I don’t need even need to read the stats, I live that life. Don’t get me wrong, I’m always so grateful when I get invited into a writers room and there are some great advocates for change out there. That being said it’s rare to see someone like me when I have meetings with production companies or sit in writers rooms.

There are a myriad of reasons as to why this is and we probably need a separate interview just to delve into that but for sure change is needed and the winds of change are stirring. That’s why I can’t speak highly enough about people like Andy Riley and his mentoring scheme. Andy is an Emmy Award winning comedy writer, (Veep, Black Books, Armstrong & Miller) acclaimed cartoonist, author. Working on multiple projects including season two of the current hit show on Channel 4 – Year of the Rabbit. With all this and more on his plate, he’s willing to dedicate his time and energy to mentor young black and ethnic minority writers.

You hear a great deal of talk about “diversity” and people wanting change but you don’t always see a great deal of action. What Andy Riley is doing (and has done for a good few years now so it’s not like he’s just jumping on a bandwagon) is taking action. Established writers, directors, producers etc should all take a leaf out of Andy’s book #BeLikeAndyRiley

This year Andy actually expanded his mentoring scheme and has partnered with The Dawson Brothers so they are taking on two writers instead of one. People like Andy and now The Dawson Brothers are advocates for change and are are examples of how you stop talking and start initiating change.

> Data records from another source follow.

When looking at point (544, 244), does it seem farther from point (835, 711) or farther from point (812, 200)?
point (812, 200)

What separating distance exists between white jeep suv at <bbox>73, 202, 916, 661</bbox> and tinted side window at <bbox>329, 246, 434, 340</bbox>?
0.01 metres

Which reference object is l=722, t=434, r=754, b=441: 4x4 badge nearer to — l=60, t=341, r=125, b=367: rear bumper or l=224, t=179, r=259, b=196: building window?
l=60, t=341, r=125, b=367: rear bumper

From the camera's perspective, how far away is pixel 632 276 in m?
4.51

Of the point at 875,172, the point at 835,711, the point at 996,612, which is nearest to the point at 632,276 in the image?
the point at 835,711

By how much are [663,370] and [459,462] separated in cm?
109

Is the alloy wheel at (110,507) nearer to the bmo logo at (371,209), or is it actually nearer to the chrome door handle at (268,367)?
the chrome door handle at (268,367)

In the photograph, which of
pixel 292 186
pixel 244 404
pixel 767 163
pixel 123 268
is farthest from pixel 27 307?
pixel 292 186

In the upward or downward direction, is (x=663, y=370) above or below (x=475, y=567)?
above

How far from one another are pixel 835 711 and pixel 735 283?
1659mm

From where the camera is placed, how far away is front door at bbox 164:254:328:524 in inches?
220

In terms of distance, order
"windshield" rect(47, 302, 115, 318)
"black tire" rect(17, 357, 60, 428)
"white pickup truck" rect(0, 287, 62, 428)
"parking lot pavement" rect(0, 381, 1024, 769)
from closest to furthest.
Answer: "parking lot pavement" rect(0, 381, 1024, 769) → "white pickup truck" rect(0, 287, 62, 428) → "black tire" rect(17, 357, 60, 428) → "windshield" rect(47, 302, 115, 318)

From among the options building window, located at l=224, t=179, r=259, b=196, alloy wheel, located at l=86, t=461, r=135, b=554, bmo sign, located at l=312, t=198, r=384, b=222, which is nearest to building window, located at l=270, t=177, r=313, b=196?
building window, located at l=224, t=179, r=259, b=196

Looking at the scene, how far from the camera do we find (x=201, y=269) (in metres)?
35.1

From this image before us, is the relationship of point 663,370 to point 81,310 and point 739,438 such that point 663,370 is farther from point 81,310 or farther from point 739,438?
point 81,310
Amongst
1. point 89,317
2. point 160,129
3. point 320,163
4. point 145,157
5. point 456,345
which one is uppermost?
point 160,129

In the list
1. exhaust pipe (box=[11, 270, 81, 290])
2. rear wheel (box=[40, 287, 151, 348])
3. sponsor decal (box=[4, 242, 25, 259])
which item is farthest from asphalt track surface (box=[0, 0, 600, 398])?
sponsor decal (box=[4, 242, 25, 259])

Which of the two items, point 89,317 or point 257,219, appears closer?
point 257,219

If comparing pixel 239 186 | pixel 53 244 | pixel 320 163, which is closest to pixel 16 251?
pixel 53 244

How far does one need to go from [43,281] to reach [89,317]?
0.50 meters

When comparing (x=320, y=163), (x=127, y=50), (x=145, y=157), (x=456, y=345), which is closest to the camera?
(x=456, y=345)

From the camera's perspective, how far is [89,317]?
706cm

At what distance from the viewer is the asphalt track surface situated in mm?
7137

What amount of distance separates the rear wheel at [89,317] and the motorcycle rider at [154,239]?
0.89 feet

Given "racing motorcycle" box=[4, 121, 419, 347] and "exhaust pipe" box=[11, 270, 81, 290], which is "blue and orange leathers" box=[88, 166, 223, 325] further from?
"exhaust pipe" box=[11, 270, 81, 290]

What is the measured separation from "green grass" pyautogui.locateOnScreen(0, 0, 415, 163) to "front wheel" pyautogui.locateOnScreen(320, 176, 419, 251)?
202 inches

The BBC’s Felix Dexter Bursary

I welcome schemes like Comedy 50:50, BBC’s various schemes such as the Caroline Aherne Bursary supporting female talent and the Felix Dexter Bursary supporting Black and Ethnic Minority writers. BBC’s Writers Access Group for writers with a disability.

Ever voice needs to be heard. Organisations like Triforce Creative Network setup by Fraser and Minnie Ayers alongside Jimmy Akingbola have a strong ethos of inclusion and access, supporting creatives from all types of backgrounds trying to get ahead. The journey is just beginning but I’m encouraged to see these type of schemes and organisations that are focused on balancing the scales.

What’s the worst part of being a writer?

The worst part of being a writer is something you just have to get used to and find a way to actually embrace and use to your advantage. It’s rejection.

Nobody likes rejection, but as a writer it’s something you will experience regularly. My advice is to see yourself as a superhero. Superman’s power source is the Sun, as a writer, rejection should fuel your superpower. The more rejection you get, the harder you work, the more determined you should be to prove people wrong.

The hard cold fact is sometimes decision makers don’t always know what they want. You don’t have to do much research to find out some of the most successful TV shows and films were rejected for years before somebody took an interest and the rest is history.

If you could travel back in time what advice would you give yourself at the start of your career?

It would be don’t get too emotionally attached to a script. Be prepared to park it for now, let it breathe and move onto the next project. Sometimes it all about timing, as long as you have a nice body of work, the right time will come along for that particular script.